__INSTRUCTIONS FOR THE TASK__: Give back, character for character, the line that includes "genus: Rusa" and all lines beneath it in the data.

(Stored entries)
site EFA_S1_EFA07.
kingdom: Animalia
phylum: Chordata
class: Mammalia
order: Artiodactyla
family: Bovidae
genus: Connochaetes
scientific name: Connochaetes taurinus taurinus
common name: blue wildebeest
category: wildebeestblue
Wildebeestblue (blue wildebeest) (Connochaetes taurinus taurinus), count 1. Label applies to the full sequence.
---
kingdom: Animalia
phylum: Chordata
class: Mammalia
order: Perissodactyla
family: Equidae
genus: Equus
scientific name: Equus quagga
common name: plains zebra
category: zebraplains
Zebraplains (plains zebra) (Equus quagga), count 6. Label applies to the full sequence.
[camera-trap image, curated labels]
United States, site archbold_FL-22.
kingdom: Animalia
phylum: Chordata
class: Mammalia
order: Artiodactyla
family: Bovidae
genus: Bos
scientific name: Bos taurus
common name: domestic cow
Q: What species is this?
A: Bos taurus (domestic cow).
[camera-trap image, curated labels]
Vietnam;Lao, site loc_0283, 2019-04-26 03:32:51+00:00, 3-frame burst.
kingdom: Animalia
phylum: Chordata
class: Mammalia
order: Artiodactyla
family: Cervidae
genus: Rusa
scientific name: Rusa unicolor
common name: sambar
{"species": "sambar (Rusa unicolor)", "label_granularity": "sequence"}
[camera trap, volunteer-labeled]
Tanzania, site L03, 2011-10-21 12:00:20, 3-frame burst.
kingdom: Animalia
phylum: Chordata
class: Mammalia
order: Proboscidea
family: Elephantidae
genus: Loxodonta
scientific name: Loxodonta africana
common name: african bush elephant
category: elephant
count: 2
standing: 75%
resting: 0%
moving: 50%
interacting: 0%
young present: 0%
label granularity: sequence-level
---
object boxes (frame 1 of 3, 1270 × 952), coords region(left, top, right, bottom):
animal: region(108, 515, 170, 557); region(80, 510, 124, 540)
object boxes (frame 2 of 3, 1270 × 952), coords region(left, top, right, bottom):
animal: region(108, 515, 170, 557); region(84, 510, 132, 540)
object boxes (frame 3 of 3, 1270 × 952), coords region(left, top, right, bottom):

__TASK ANSWER__:
genus: Rusa
scientific name: Rusa unicolor
common name: sambar
{"species": "sambar (Rusa unicolor)", "label_granularity": "sequence"}
[camera trap, volunteer-labeled]
Tanzania, site L03, 2011-10-21 12:00:20, 3-frame burst.
kingdom: Animalia
phylum: Chordata
class: Mammalia
order: Proboscidea
family: Elephantidae
genus: Loxodonta
scientific name: Loxodonta africana
common name: african bush elephant
category: elephant
count: 2
standing: 75%
resting: 0%
moving: 50%
interacting: 0%
young present: 0%
label granularity: sequence-level
---
object boxes (frame 1 of 3, 1270 × 952), coords region(left, top, right, bottom):
animal: region(108, 515, 170, 557); region(80, 510, 124, 540)
object boxes (frame 2 of 3, 1270 × 952), coords region(left, top, right, bottom):
animal: region(108, 515, 170, 557); region(84, 510, 132, 540)
object boxes (frame 3 of 3, 1270 × 952), coords region(left, top, right, bottom):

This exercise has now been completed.